Why is the value of data-value="2.0"
cast to a String and the value of data-value="2.5"
cast to a Number?
I can handle this fine within my function. I'm just trying to understand a little more about how Javascript handles Numbers and Strings. This kind of caught me off guard.
<a data-value="2.0">2.0</a>
<a data-value="2.5">2.5</a>
$("a").click(function() {
alert(typeof $(this).data( "value"));
});
Those values are simply strings to vanilla javascript; it's not attempting any conversion on its own.
console.table(
[...document.querySelectorAll("a")]
.map(({dataset:{value}}) => ({
type: typeof value,
value
}))
);
<a data-value="2.0">2.0</a> <script src="https://gh-canon.github.io/stack-snippet-console/console.min.js"></script><script>console.config({maximize:true,timeStamps:false})</script><style>.as-console-wrapper{display:block;}</style>
<a data-value="2.5">2.5</a>
jQuery, on the other hand, tries to determine and convert to the appropriate type when accessing data attributes via data()
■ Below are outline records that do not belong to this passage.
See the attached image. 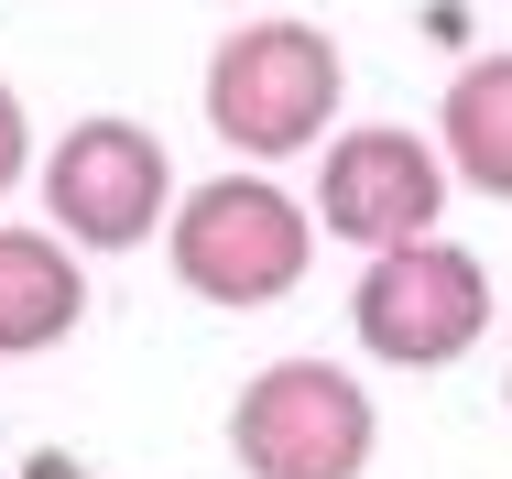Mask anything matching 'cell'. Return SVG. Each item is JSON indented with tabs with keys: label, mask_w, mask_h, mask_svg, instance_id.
<instances>
[{
	"label": "cell",
	"mask_w": 512,
	"mask_h": 479,
	"mask_svg": "<svg viewBox=\"0 0 512 479\" xmlns=\"http://www.w3.org/2000/svg\"><path fill=\"white\" fill-rule=\"evenodd\" d=\"M338 98H349V55H338V33L306 22V11H262V22H240V33H218L207 44V77H197V109L207 131L240 153V164H295L316 153L327 131H338Z\"/></svg>",
	"instance_id": "6da1fadb"
},
{
	"label": "cell",
	"mask_w": 512,
	"mask_h": 479,
	"mask_svg": "<svg viewBox=\"0 0 512 479\" xmlns=\"http://www.w3.org/2000/svg\"><path fill=\"white\" fill-rule=\"evenodd\" d=\"M164 262H175V284L218 305V316H262V305H284V294L306 284L316 262V207L273 186L262 164H240V175H207L164 207Z\"/></svg>",
	"instance_id": "7a4b0ae2"
},
{
	"label": "cell",
	"mask_w": 512,
	"mask_h": 479,
	"mask_svg": "<svg viewBox=\"0 0 512 479\" xmlns=\"http://www.w3.org/2000/svg\"><path fill=\"white\" fill-rule=\"evenodd\" d=\"M349 327H360V349L382 371H447V360H469L491 338V262L469 240H447V229L393 240V251L360 262Z\"/></svg>",
	"instance_id": "3957f363"
},
{
	"label": "cell",
	"mask_w": 512,
	"mask_h": 479,
	"mask_svg": "<svg viewBox=\"0 0 512 479\" xmlns=\"http://www.w3.org/2000/svg\"><path fill=\"white\" fill-rule=\"evenodd\" d=\"M382 447V414L338 360H262L229 392V458L240 479H360Z\"/></svg>",
	"instance_id": "277c9868"
},
{
	"label": "cell",
	"mask_w": 512,
	"mask_h": 479,
	"mask_svg": "<svg viewBox=\"0 0 512 479\" xmlns=\"http://www.w3.org/2000/svg\"><path fill=\"white\" fill-rule=\"evenodd\" d=\"M164 207H175V153L142 120L99 109V120L55 131V153H44V218H55V240H77V251H142L164 229Z\"/></svg>",
	"instance_id": "5b68a950"
},
{
	"label": "cell",
	"mask_w": 512,
	"mask_h": 479,
	"mask_svg": "<svg viewBox=\"0 0 512 479\" xmlns=\"http://www.w3.org/2000/svg\"><path fill=\"white\" fill-rule=\"evenodd\" d=\"M447 153L436 131H404V120H371V131H327L316 153V229L349 240V251H393V240H425L447 218Z\"/></svg>",
	"instance_id": "8992f818"
},
{
	"label": "cell",
	"mask_w": 512,
	"mask_h": 479,
	"mask_svg": "<svg viewBox=\"0 0 512 479\" xmlns=\"http://www.w3.org/2000/svg\"><path fill=\"white\" fill-rule=\"evenodd\" d=\"M88 316V273H77V240L33 229V218H0V360H44L66 349Z\"/></svg>",
	"instance_id": "52a82bcc"
},
{
	"label": "cell",
	"mask_w": 512,
	"mask_h": 479,
	"mask_svg": "<svg viewBox=\"0 0 512 479\" xmlns=\"http://www.w3.org/2000/svg\"><path fill=\"white\" fill-rule=\"evenodd\" d=\"M436 153H447V175L480 196H502L512 207V55H469L447 98H436Z\"/></svg>",
	"instance_id": "ba28073f"
},
{
	"label": "cell",
	"mask_w": 512,
	"mask_h": 479,
	"mask_svg": "<svg viewBox=\"0 0 512 479\" xmlns=\"http://www.w3.org/2000/svg\"><path fill=\"white\" fill-rule=\"evenodd\" d=\"M33 175V109H22V88L0 77V196Z\"/></svg>",
	"instance_id": "9c48e42d"
},
{
	"label": "cell",
	"mask_w": 512,
	"mask_h": 479,
	"mask_svg": "<svg viewBox=\"0 0 512 479\" xmlns=\"http://www.w3.org/2000/svg\"><path fill=\"white\" fill-rule=\"evenodd\" d=\"M22 479H77V458H33V469H22Z\"/></svg>",
	"instance_id": "30bf717a"
},
{
	"label": "cell",
	"mask_w": 512,
	"mask_h": 479,
	"mask_svg": "<svg viewBox=\"0 0 512 479\" xmlns=\"http://www.w3.org/2000/svg\"><path fill=\"white\" fill-rule=\"evenodd\" d=\"M502 403H512V382H502Z\"/></svg>",
	"instance_id": "8fae6325"
}]
</instances>
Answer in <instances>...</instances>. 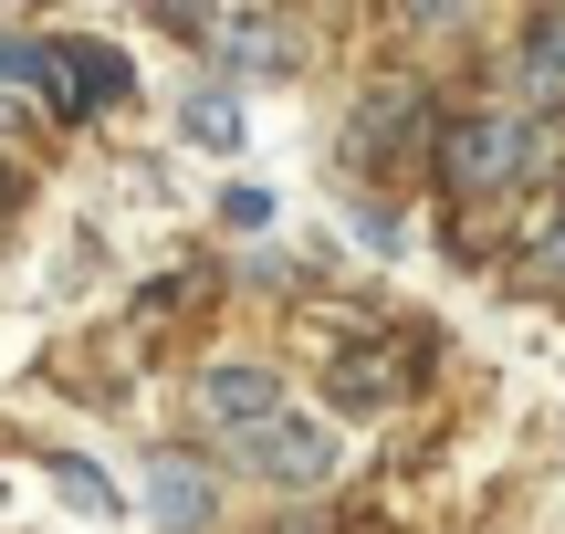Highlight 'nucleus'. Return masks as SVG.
I'll use <instances>...</instances> for the list:
<instances>
[{"label": "nucleus", "instance_id": "obj_6", "mask_svg": "<svg viewBox=\"0 0 565 534\" xmlns=\"http://www.w3.org/2000/svg\"><path fill=\"white\" fill-rule=\"evenodd\" d=\"M147 514H158V534H210L221 493H210V472L189 451H158V461H147Z\"/></svg>", "mask_w": 565, "mask_h": 534}, {"label": "nucleus", "instance_id": "obj_13", "mask_svg": "<svg viewBox=\"0 0 565 534\" xmlns=\"http://www.w3.org/2000/svg\"><path fill=\"white\" fill-rule=\"evenodd\" d=\"M11 200H21V179H11V168H0V210H11Z\"/></svg>", "mask_w": 565, "mask_h": 534}, {"label": "nucleus", "instance_id": "obj_4", "mask_svg": "<svg viewBox=\"0 0 565 534\" xmlns=\"http://www.w3.org/2000/svg\"><path fill=\"white\" fill-rule=\"evenodd\" d=\"M231 461L263 472V482H324V472H335V430L303 419V409H282V419H263L252 440H231Z\"/></svg>", "mask_w": 565, "mask_h": 534}, {"label": "nucleus", "instance_id": "obj_10", "mask_svg": "<svg viewBox=\"0 0 565 534\" xmlns=\"http://www.w3.org/2000/svg\"><path fill=\"white\" fill-rule=\"evenodd\" d=\"M189 137H200V147H242V105H231V95H200V105H189Z\"/></svg>", "mask_w": 565, "mask_h": 534}, {"label": "nucleus", "instance_id": "obj_11", "mask_svg": "<svg viewBox=\"0 0 565 534\" xmlns=\"http://www.w3.org/2000/svg\"><path fill=\"white\" fill-rule=\"evenodd\" d=\"M53 482H63V503H84V514H116V493H105L95 461H53Z\"/></svg>", "mask_w": 565, "mask_h": 534}, {"label": "nucleus", "instance_id": "obj_2", "mask_svg": "<svg viewBox=\"0 0 565 534\" xmlns=\"http://www.w3.org/2000/svg\"><path fill=\"white\" fill-rule=\"evenodd\" d=\"M189 409H200V430L252 440L263 419H282V377H273V367H252V356H221V367L189 388Z\"/></svg>", "mask_w": 565, "mask_h": 534}, {"label": "nucleus", "instance_id": "obj_8", "mask_svg": "<svg viewBox=\"0 0 565 534\" xmlns=\"http://www.w3.org/2000/svg\"><path fill=\"white\" fill-rule=\"evenodd\" d=\"M524 84L565 105V11H534L524 21Z\"/></svg>", "mask_w": 565, "mask_h": 534}, {"label": "nucleus", "instance_id": "obj_1", "mask_svg": "<svg viewBox=\"0 0 565 534\" xmlns=\"http://www.w3.org/2000/svg\"><path fill=\"white\" fill-rule=\"evenodd\" d=\"M440 179H450V200H492V189H513V179H524V116H503V105L450 116L440 126Z\"/></svg>", "mask_w": 565, "mask_h": 534}, {"label": "nucleus", "instance_id": "obj_3", "mask_svg": "<svg viewBox=\"0 0 565 534\" xmlns=\"http://www.w3.org/2000/svg\"><path fill=\"white\" fill-rule=\"evenodd\" d=\"M42 105H53V116H105V105H126V53H105V42H42Z\"/></svg>", "mask_w": 565, "mask_h": 534}, {"label": "nucleus", "instance_id": "obj_9", "mask_svg": "<svg viewBox=\"0 0 565 534\" xmlns=\"http://www.w3.org/2000/svg\"><path fill=\"white\" fill-rule=\"evenodd\" d=\"M513 284H534V293H565V210H555L545 231H534V252L513 263Z\"/></svg>", "mask_w": 565, "mask_h": 534}, {"label": "nucleus", "instance_id": "obj_12", "mask_svg": "<svg viewBox=\"0 0 565 534\" xmlns=\"http://www.w3.org/2000/svg\"><path fill=\"white\" fill-rule=\"evenodd\" d=\"M221 221H231V231H273V200H263V189H231Z\"/></svg>", "mask_w": 565, "mask_h": 534}, {"label": "nucleus", "instance_id": "obj_5", "mask_svg": "<svg viewBox=\"0 0 565 534\" xmlns=\"http://www.w3.org/2000/svg\"><path fill=\"white\" fill-rule=\"evenodd\" d=\"M179 32H189V42H221V63H231L242 84L294 63V32H282L273 11H179Z\"/></svg>", "mask_w": 565, "mask_h": 534}, {"label": "nucleus", "instance_id": "obj_7", "mask_svg": "<svg viewBox=\"0 0 565 534\" xmlns=\"http://www.w3.org/2000/svg\"><path fill=\"white\" fill-rule=\"evenodd\" d=\"M408 367H419L408 346H345L324 388H335V409H387V398L408 388Z\"/></svg>", "mask_w": 565, "mask_h": 534}]
</instances>
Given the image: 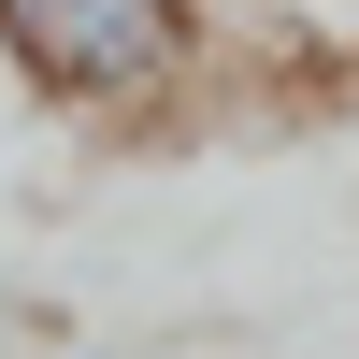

. It's (arguably) an issue with their implementation. Their documentation (emphasis mine) actually addresses this:
Every attempt is made to convert the string to a JavaScript value (this includes booleans, numbers, objects, arrays, and null). A value is only converted to a number if doing so doesn't change the value's representation. For example, "1E02" and "100.000" are equivalent as numbers (numeric value 100) but converting them would alter their representation so they are left as strings. The string value "100" is converted to the number 100.